However, in the ruling issued Tuesday, the New York-based court did not slam the door shut. The panel noted its own precedent which holds that Title VII does not prohibit discrimination based on sexual orientation was the sole barrier to the plaintiff taking his claim to a jury, but overturning a long-standing decision could only be done by the full circuit.
This is likely the first circuit court ruling on Title VII and sexual orientation since the 7th Circuit ruled on Hively v. Ivy Tech. There, the 8-to-3 majority of the Chicago court found there is not distinction between bias based on sexual stereotyping, which has been found to be prohibited by Civil Rights Act of 1964, and discrimination because of sexual orientation.
Attorney Gregory Antollino, who is representing Donald Zarda in the New York case, plans to file for a rehearing en banc. Pointing to the Hively decision, the New York attorney said the 2nd Circuit may now be more comfortable upending its own precedent since the Midwestern appellate court has already broken new ground on Title VII.
“They don’t have to be the east coast elitists calling out the rest of the country on this issue,” Antollino said.
Zarda filed a Title VII lawsuit against his former employer, Altitude Express, after he was fired from his job as a skydiving instructor. He argued the company terminated his employment because he was gay, but the U.S. District Court for the Eastern District of New York dismissed that claim because of 2nd Circuit precedent in Simonton v. Runyon, 232 F.3d 33, 36 (2d Cir. 2000).
The district court did allow Zarda to proceed with his claim that Altitude Express violated New York law by firing him because of his sexual orientation. At trial, the jury found for the defendants on the state-law claims.
Before his case went to trial, Zarda was killed in a skydiving accident. The lawsuit still moved forward with two executors of his estate replacing him as the plaintiff.
The estate appealed the dismissal of the Title VII claim. Altitude Express countered the appeal was moot since the jury already found the company did not discriminate. The 2nd Circuit did not agree, finding the district court held Zarda to a higher standard of causation than is typically required by Title VII.
When instructing the jury, the district court said Zarda could only prevail if he proved he would have been able to continue working for Altitude Express except for the fact that he was gay. The district court found the plaintiff was required to show but-for causation but the 2nd Circuit ruled he only had to meet the less stringent standard that his sexual orientation was a motivating factor in his termination.
Zarda would have been entitled to a new trial because of the jury instruction, the 2nd Circuit said. However, he will not get one since the circuit has ruled that Title VII does not protect against sexual-orientation discrimination.

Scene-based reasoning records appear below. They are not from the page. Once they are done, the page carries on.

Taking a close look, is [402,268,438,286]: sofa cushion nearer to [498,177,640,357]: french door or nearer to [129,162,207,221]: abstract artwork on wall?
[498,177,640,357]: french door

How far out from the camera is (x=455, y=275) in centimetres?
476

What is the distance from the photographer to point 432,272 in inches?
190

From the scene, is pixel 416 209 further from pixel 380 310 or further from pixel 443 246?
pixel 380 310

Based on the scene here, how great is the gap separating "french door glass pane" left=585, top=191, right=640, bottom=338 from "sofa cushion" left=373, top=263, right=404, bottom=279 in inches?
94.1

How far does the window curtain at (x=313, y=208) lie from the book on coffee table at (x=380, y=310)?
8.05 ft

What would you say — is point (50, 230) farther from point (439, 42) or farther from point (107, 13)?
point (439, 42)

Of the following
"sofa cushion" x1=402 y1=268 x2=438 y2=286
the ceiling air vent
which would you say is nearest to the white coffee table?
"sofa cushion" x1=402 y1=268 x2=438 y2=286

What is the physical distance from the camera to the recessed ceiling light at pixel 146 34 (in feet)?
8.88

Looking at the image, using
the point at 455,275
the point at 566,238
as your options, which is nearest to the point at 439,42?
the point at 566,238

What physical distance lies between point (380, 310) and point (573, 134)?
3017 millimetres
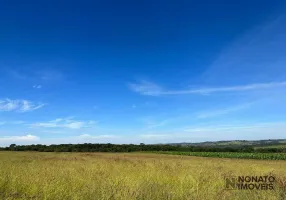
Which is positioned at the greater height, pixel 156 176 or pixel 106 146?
pixel 106 146

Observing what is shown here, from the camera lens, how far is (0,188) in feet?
25.7

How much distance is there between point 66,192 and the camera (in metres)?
7.31

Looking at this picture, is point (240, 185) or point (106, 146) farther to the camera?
point (106, 146)

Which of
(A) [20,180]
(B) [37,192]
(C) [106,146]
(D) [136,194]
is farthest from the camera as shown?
(C) [106,146]

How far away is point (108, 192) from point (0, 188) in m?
3.27

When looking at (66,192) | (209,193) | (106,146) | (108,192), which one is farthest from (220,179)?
(106,146)

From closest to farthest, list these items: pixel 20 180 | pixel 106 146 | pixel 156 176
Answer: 1. pixel 20 180
2. pixel 156 176
3. pixel 106 146

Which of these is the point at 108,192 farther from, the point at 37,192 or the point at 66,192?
the point at 37,192

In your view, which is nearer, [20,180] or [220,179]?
[20,180]

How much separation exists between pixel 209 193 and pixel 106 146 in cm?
11655

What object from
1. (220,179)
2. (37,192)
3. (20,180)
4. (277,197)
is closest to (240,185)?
(220,179)

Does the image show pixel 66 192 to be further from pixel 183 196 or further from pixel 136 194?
pixel 183 196

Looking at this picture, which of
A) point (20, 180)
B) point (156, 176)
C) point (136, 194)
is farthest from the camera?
point (156, 176)

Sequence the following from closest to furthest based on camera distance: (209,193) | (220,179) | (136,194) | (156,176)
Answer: (136,194) < (209,193) < (220,179) < (156,176)
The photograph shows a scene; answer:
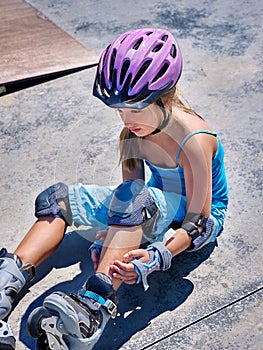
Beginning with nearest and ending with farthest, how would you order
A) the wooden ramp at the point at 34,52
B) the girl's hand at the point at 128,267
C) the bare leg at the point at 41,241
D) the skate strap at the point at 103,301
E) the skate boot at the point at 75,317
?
the skate boot at the point at 75,317
the skate strap at the point at 103,301
the girl's hand at the point at 128,267
the bare leg at the point at 41,241
the wooden ramp at the point at 34,52

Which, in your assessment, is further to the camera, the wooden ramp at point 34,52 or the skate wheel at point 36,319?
the wooden ramp at point 34,52

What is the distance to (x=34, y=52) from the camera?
4918mm

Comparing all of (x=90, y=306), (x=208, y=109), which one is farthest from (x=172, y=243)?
(x=208, y=109)

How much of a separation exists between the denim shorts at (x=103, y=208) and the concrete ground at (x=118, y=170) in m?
0.18

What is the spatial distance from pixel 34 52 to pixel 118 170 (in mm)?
1542

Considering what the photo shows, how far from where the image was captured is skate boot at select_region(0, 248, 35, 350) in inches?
110

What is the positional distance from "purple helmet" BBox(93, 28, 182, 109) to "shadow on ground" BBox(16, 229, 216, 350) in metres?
0.85

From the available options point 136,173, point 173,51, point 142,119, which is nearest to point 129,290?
point 136,173

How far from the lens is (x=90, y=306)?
2.67 m

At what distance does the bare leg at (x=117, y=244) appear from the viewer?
9.39 ft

In a per curiam decision, the 2nd Circuit said, “Zarda’s request that we overturn Simonton is therefore not mooted by the jury verdict on his state-law claim. Nonetheless, we decline Zarda’s invitation to revisit our precedent. A separate panel of this Court recently held that Simonton can only be overturned by the entire Court sitting in banc….”
Antollino said since the Hively decision overturned the 7th Circuit’s previous ruling in Ulane v Eastern Airlines on which Simonton is partly based, the 2nd Circuit already had grounds to reverse precedent.
Even though the appellate panel did not make history with Zarda, Antollino believes the 2nd Circuit is issuing an invitation for the attorney to return. Prior to deciding the Zarda case, a 2nd Circuit panel dismissed the Title VII sexual orientation claim in Christiansen v. Omnicom Grp., but the chief judge called for the court reconsider its ruling in Simonton.
Antollino said the Zarda case is a better vehicle for examining the question of sexual orientation protections because, unlike Christiansen, it is not clouded by issues of sexual stereotyping. “My case is the cleanest sexual orientation case,” he said.